— START Source document —

# OK great LHCF has made changes but everything else suffers??



## SerenavanderWoodsen (Aug 12, 2007)

I cant even freakin' change my outdated siggy due to an erorr message, searching doesnt work a fraction of the time, and i cant delete posts either,, this is geting under my skin I dont need a buddy list or any of the new features, i need the basics to work  who is fixing these things,? till or if these things r  fixed im considering leaving cuz its seriously pissing me off.......


----------



## Namilani (Aug 12, 2007)

Ravenhairbellydancer said:


> I cant even freakin' change my outdated siggy due to an erorr message, searching doesnt work a fraction of the time, and i cant delete posts either,, this is geting under my skin I dont need a buddy list or any of the new features, i need the basics to work who is fixing these things,? till or if these things r fixed im considering leaving cuz its seriously pissing me off.......


 
That's odd. I haven't had any of these problems except for the Gossip Forum missing sometimes. Maybe you should pm a mod? Niko (lol) if that doesn't work!


----------



## caribeandiva (Aug 12, 2007)

i'm not having any of these problems either.


----------



## ~*~ShopAholic~*~ (Aug 12, 2007)

I haven't been able to delete any of my post either. Send a ticket and they should get back to you soon.


----------



## leleepop (Aug 12, 2007)

I am sorry your having these problems. I know its not a joke, but I couldnt help but be tickled by your post. Dont leave I'm sure everything will work better. Hugs Lelee


----------



## sweetkita4 (Aug 12, 2007)

Talipoohz_Momma said:


> That's odd. I haven't had any of these problems except for the Gossip Forum missing sometimes. Maybe you should pm a mod? Niko (lol) if that doesn't work!

— END Source document —
— START Data extract —

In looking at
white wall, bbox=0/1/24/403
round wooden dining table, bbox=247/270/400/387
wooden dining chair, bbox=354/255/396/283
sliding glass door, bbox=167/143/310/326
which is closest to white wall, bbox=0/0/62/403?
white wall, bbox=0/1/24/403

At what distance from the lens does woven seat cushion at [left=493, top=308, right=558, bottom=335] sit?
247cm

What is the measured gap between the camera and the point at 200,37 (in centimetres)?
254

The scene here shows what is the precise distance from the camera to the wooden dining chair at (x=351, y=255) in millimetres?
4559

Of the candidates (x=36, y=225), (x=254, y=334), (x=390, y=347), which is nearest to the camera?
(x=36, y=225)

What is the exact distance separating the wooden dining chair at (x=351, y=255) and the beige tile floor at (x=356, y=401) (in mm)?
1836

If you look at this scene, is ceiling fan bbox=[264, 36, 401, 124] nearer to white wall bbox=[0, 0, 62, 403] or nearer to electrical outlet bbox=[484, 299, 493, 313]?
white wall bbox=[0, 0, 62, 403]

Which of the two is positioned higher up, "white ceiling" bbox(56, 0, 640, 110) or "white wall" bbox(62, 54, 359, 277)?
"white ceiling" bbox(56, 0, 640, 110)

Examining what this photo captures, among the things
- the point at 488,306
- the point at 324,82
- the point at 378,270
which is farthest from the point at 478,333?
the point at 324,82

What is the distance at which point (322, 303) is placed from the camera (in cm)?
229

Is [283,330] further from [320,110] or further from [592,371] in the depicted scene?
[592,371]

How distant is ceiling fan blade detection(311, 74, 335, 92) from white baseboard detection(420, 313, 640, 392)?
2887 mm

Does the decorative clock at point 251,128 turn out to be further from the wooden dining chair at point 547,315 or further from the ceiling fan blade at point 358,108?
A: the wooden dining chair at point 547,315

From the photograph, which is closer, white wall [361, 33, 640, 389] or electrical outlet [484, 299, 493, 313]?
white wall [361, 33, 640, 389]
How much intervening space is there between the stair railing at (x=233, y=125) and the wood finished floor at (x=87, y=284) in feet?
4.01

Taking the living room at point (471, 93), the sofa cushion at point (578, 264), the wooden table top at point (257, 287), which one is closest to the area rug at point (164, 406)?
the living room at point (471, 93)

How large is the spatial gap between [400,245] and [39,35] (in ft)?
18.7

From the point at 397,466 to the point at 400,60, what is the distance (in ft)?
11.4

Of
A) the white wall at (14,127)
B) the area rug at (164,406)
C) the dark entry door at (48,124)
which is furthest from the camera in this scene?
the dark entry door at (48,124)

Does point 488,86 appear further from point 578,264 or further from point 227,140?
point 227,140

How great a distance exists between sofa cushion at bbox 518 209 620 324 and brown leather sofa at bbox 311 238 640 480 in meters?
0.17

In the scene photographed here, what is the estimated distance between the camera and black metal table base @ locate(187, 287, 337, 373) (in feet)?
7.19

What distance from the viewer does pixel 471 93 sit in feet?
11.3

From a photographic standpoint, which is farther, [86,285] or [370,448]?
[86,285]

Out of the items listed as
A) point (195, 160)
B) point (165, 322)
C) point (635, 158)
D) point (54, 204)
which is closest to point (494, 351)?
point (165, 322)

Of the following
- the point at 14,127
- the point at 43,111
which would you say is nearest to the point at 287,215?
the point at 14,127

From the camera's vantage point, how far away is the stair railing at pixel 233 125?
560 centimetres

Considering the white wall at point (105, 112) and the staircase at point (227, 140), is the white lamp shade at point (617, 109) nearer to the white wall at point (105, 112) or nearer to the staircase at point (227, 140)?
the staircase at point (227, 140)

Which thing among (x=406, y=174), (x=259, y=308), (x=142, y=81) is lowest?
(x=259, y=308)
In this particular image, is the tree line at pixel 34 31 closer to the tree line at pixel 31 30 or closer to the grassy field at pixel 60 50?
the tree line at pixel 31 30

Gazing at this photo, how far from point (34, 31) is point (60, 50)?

— END Data extract —

→ **What to work on**
Reproduce the part of the forum thread above starting with "i'm not having" and going on through "to you soon.", replacing "ticket" with "support request".

→ **Exercise response**
i'm not having any of these problems either.


----------



## ~*~ShopAholic~*~ (Aug 12, 2007)

I haven't been able to delete any of my post either. Send a support request and they should get back to you soon.